# [Listed records]
+--

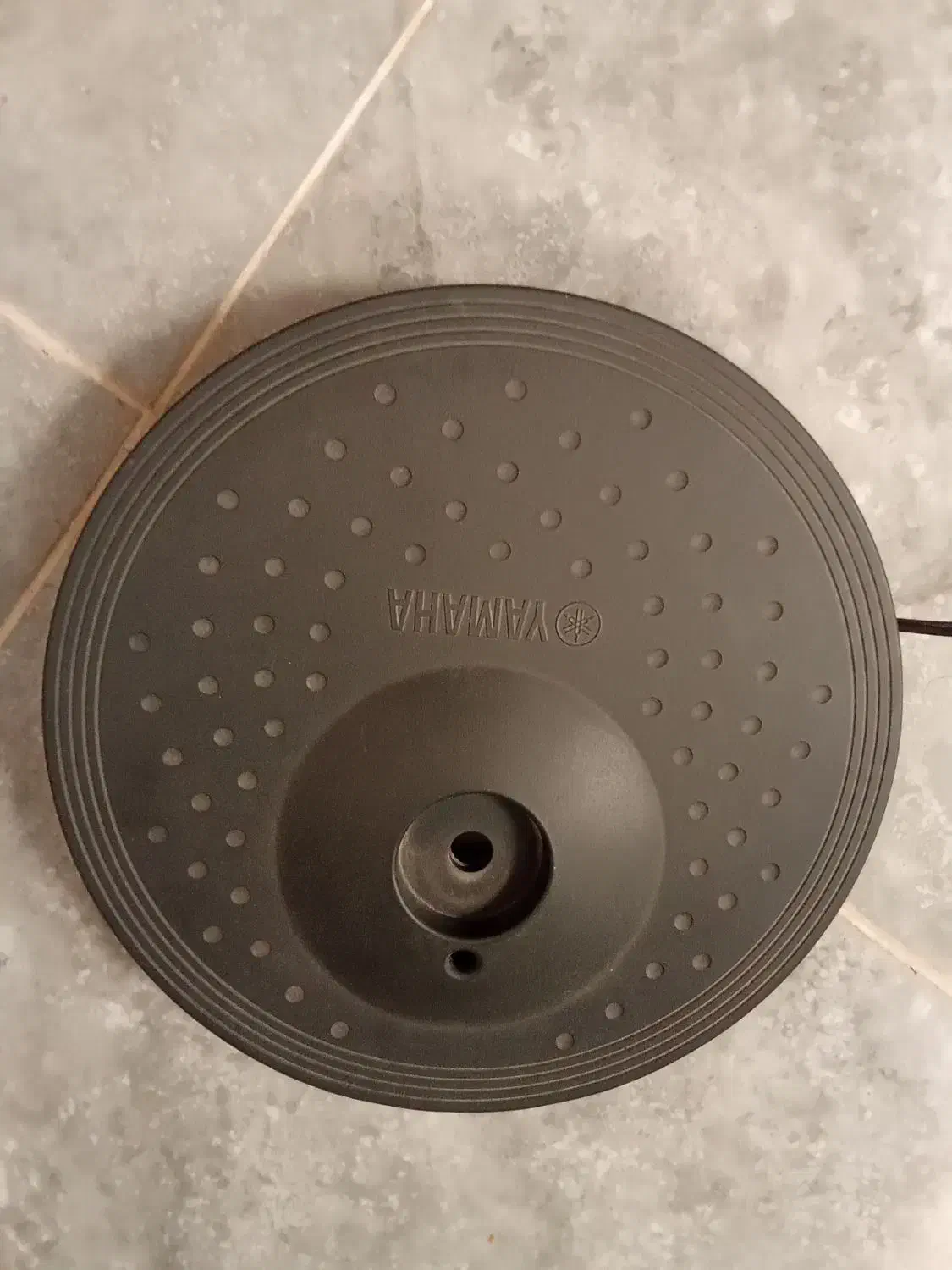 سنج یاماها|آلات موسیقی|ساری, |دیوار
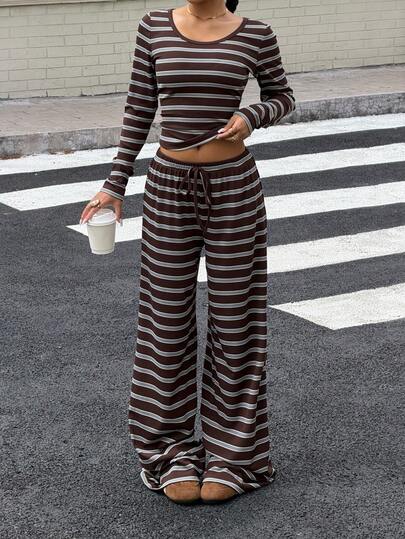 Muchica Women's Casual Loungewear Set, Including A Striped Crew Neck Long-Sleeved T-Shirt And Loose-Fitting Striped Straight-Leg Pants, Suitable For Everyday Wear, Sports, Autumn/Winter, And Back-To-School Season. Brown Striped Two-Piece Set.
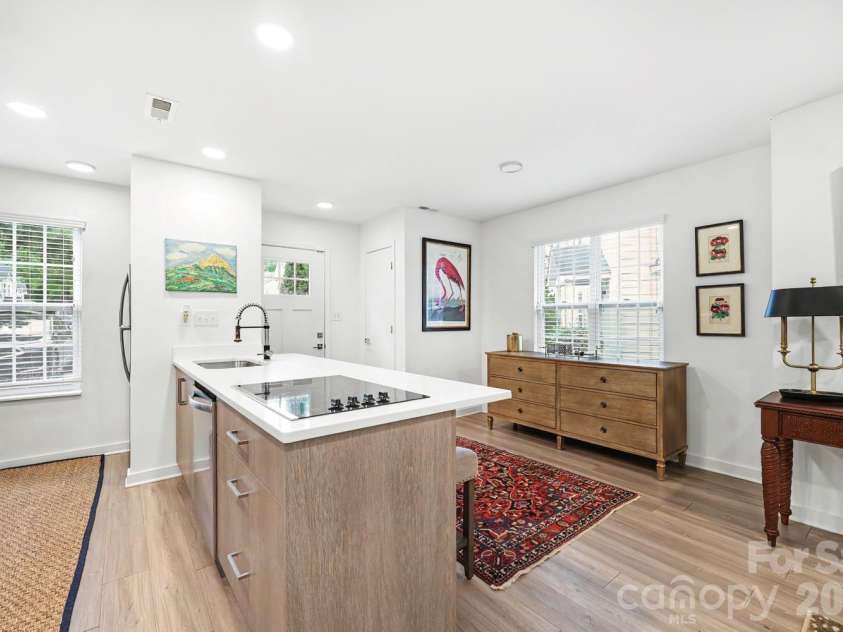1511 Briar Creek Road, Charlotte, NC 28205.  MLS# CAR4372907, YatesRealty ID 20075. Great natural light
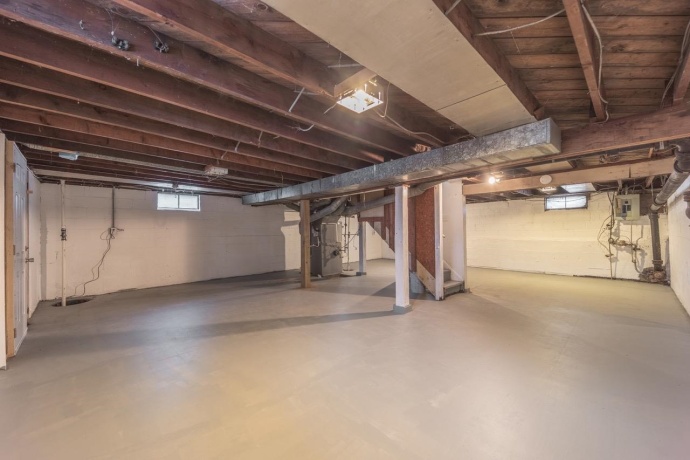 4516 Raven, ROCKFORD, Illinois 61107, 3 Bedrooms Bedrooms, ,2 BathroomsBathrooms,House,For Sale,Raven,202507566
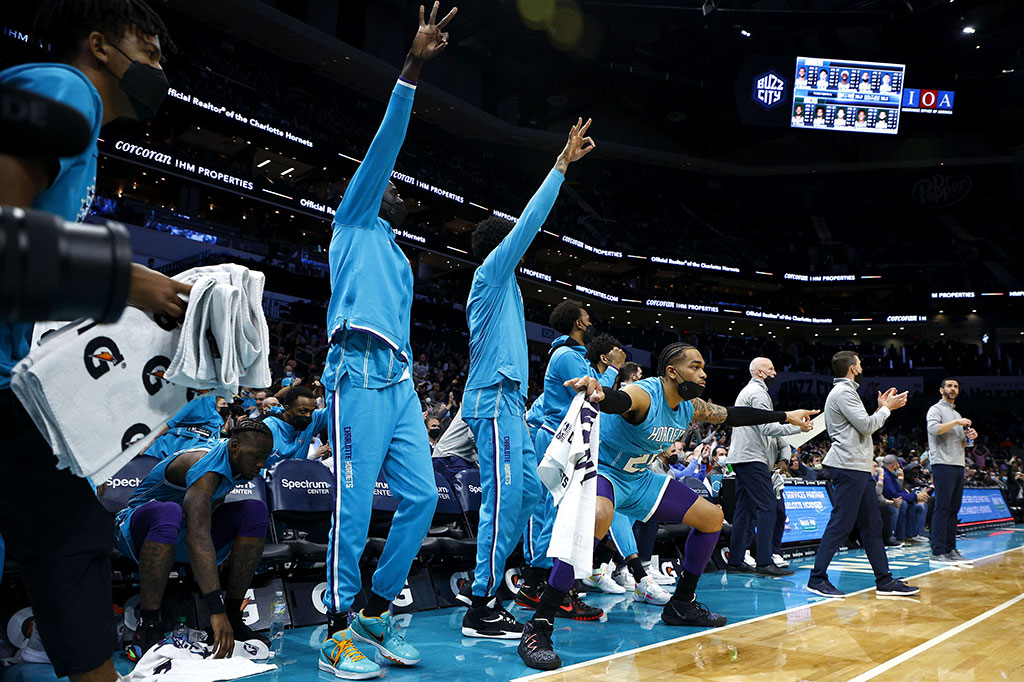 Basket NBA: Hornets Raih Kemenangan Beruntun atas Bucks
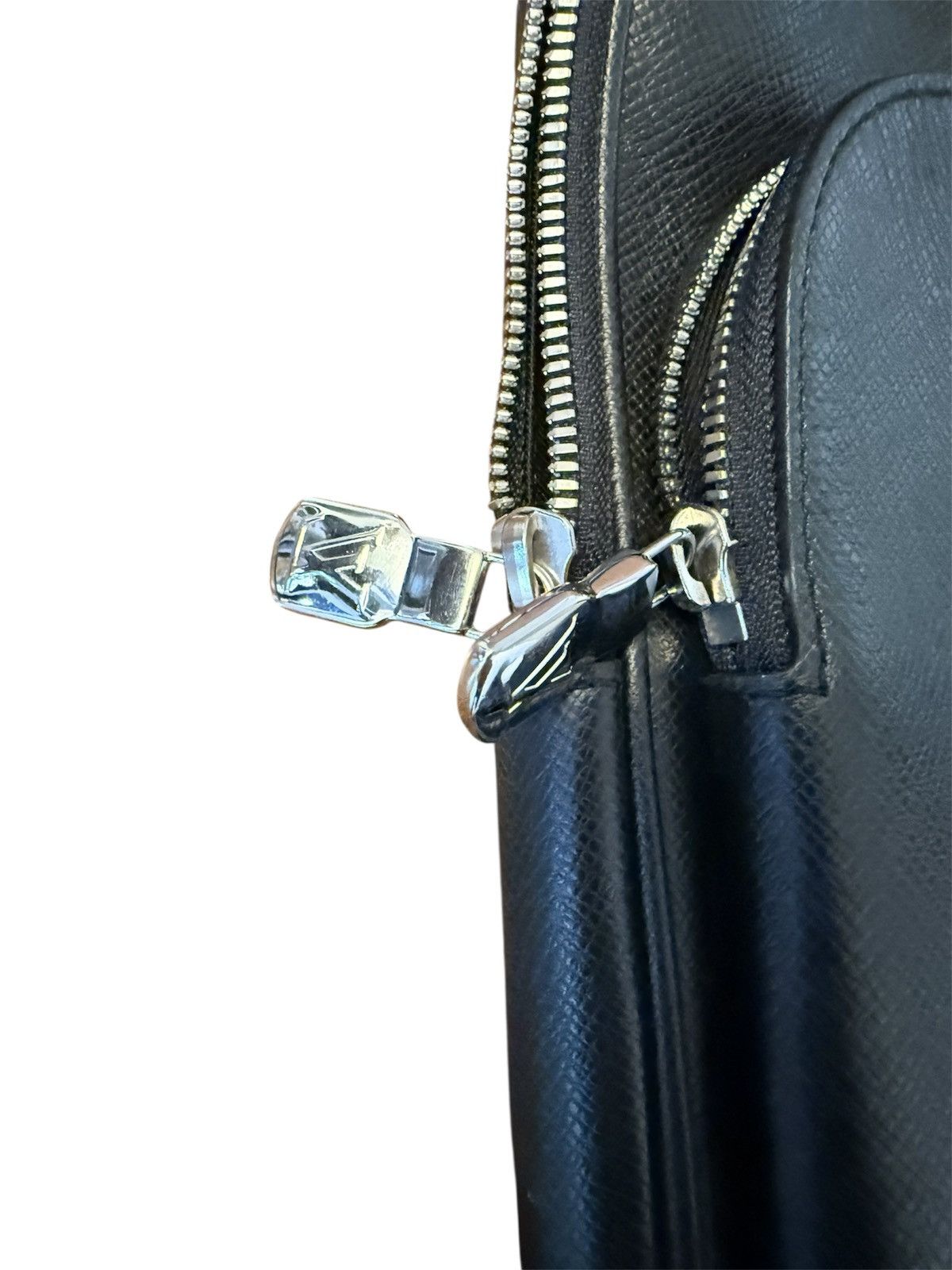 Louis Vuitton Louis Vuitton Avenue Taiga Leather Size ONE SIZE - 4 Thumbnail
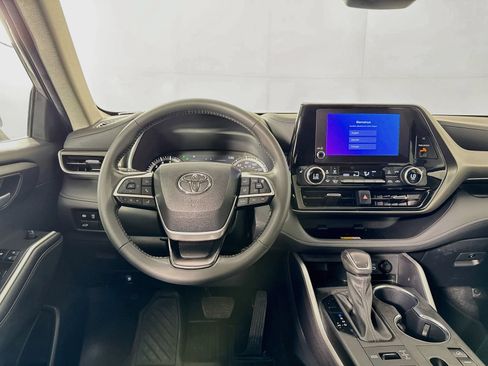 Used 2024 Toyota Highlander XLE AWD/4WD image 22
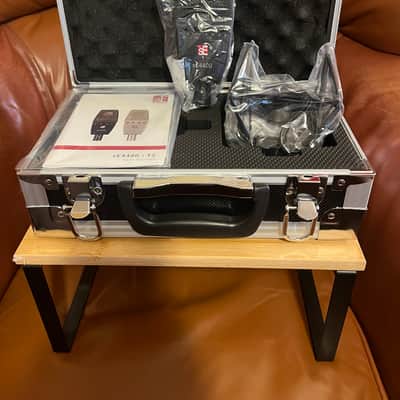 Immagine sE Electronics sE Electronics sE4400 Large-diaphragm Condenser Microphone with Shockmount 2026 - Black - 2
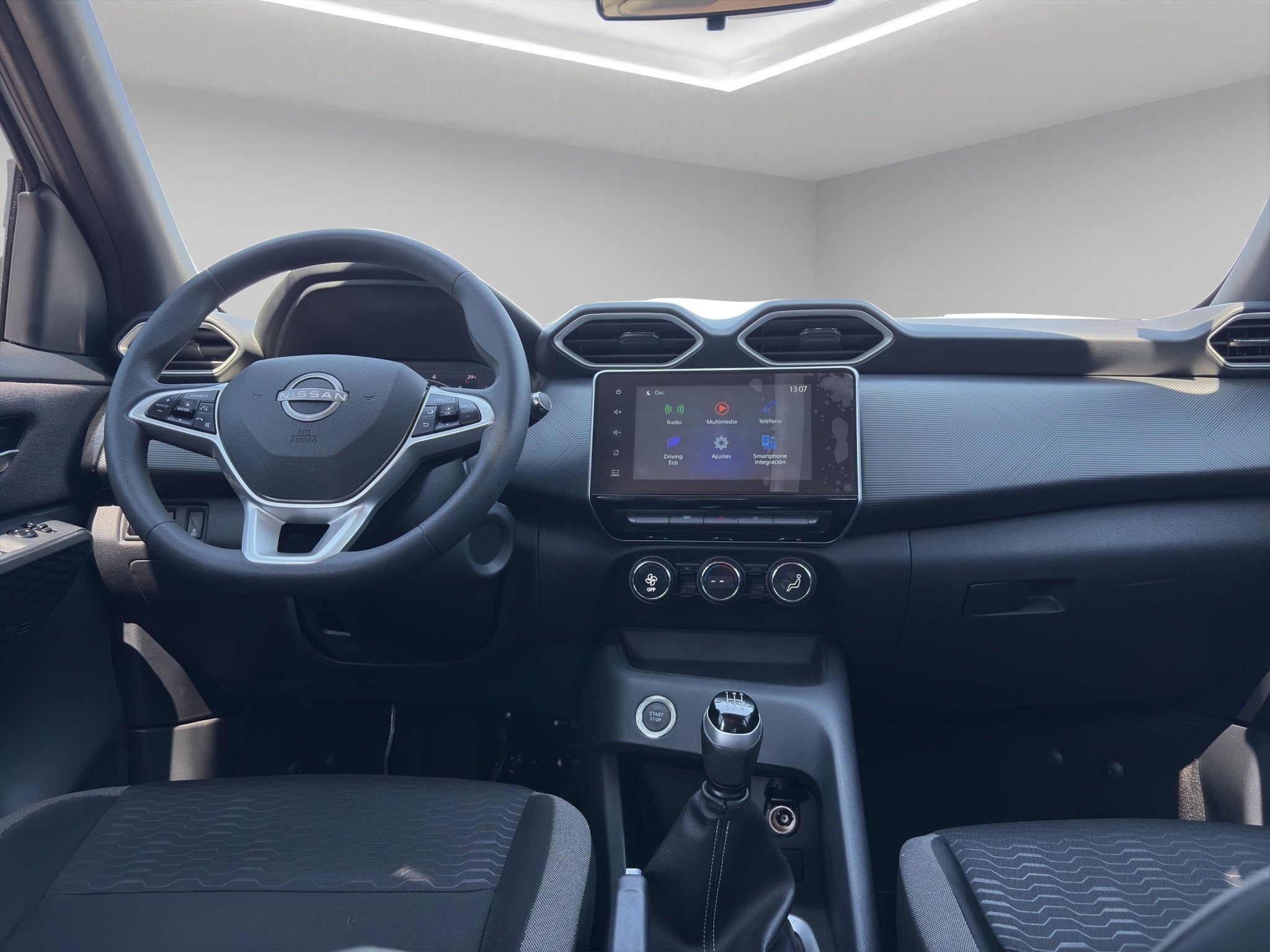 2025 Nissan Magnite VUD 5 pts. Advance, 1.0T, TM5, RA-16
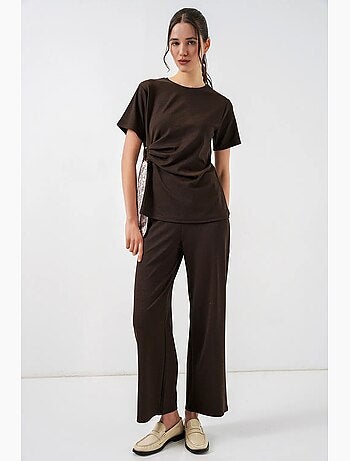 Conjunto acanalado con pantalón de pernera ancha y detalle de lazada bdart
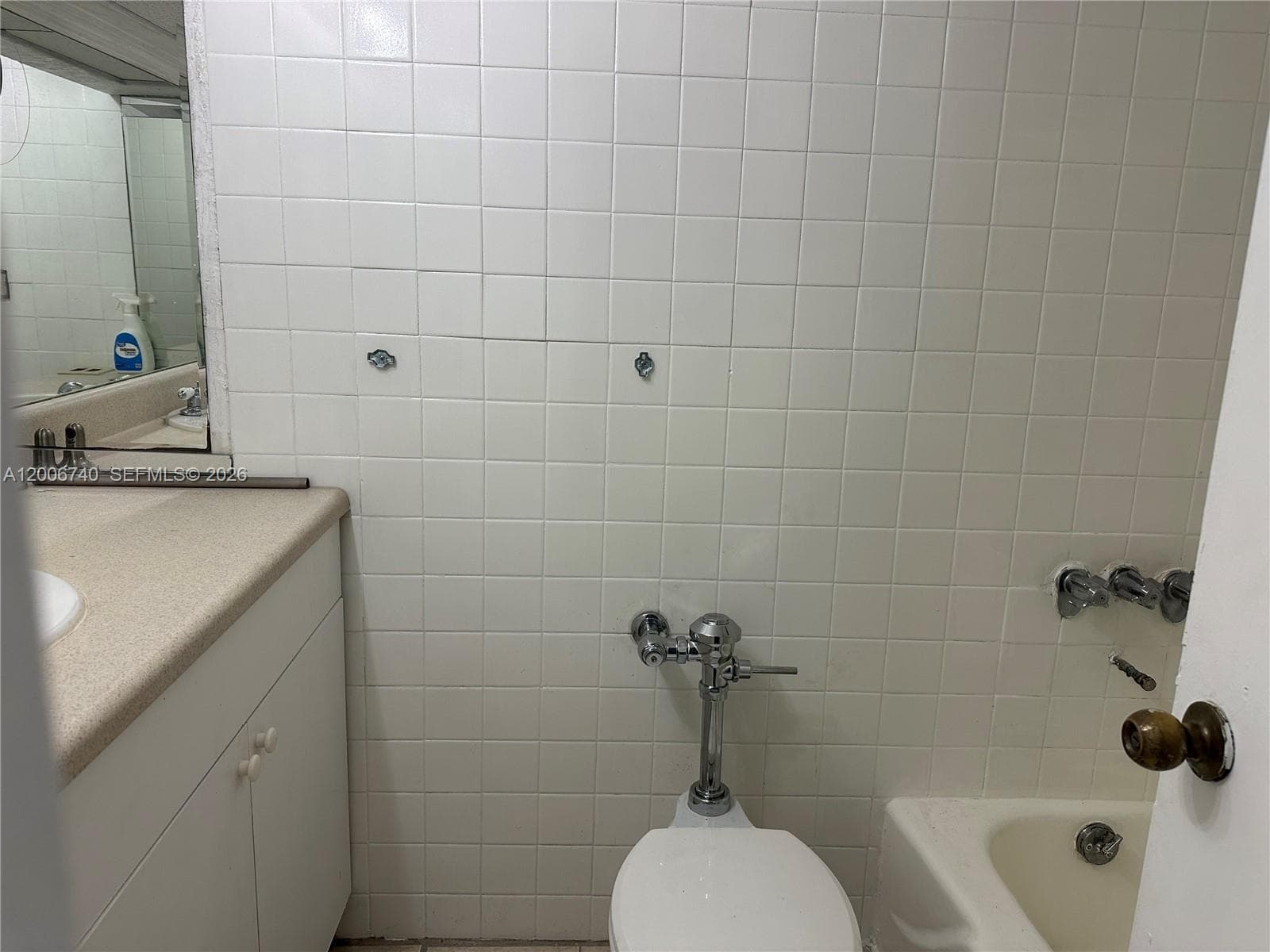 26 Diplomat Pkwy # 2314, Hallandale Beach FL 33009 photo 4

+--

# [Task objective]
The expected output is the exact run of lines from the one containing "Basket NBA: Hornets" through the final line of the data above, both ends included, with no pictures.

# [Exercise output]
 Basket NBA: Hornets Raih Kemenangan Beruntun atas Bucks
 Louis Vuitton Louis Vuitton Avenue Taiga Leather Size ONE SIZE - 4 Thumbnail
 Used 2024 Toyota Highlander XLE AWD/4WD image 22
 Immagine sE Electronics sE Electronics sE4400 Large-diaphragm Condenser Microphone with Shockmount 2026 - Black - 2
 2025 Nissan Magnite VUD 5 pts. Advance, 1.0T, TM5, RA-16
 Conjunto acanalado con pantalón de pernera ancha y detalle de lazada bdart
 26 Diplomat Pkwy # 2314, Hallandale Beach FL 33009 photo 4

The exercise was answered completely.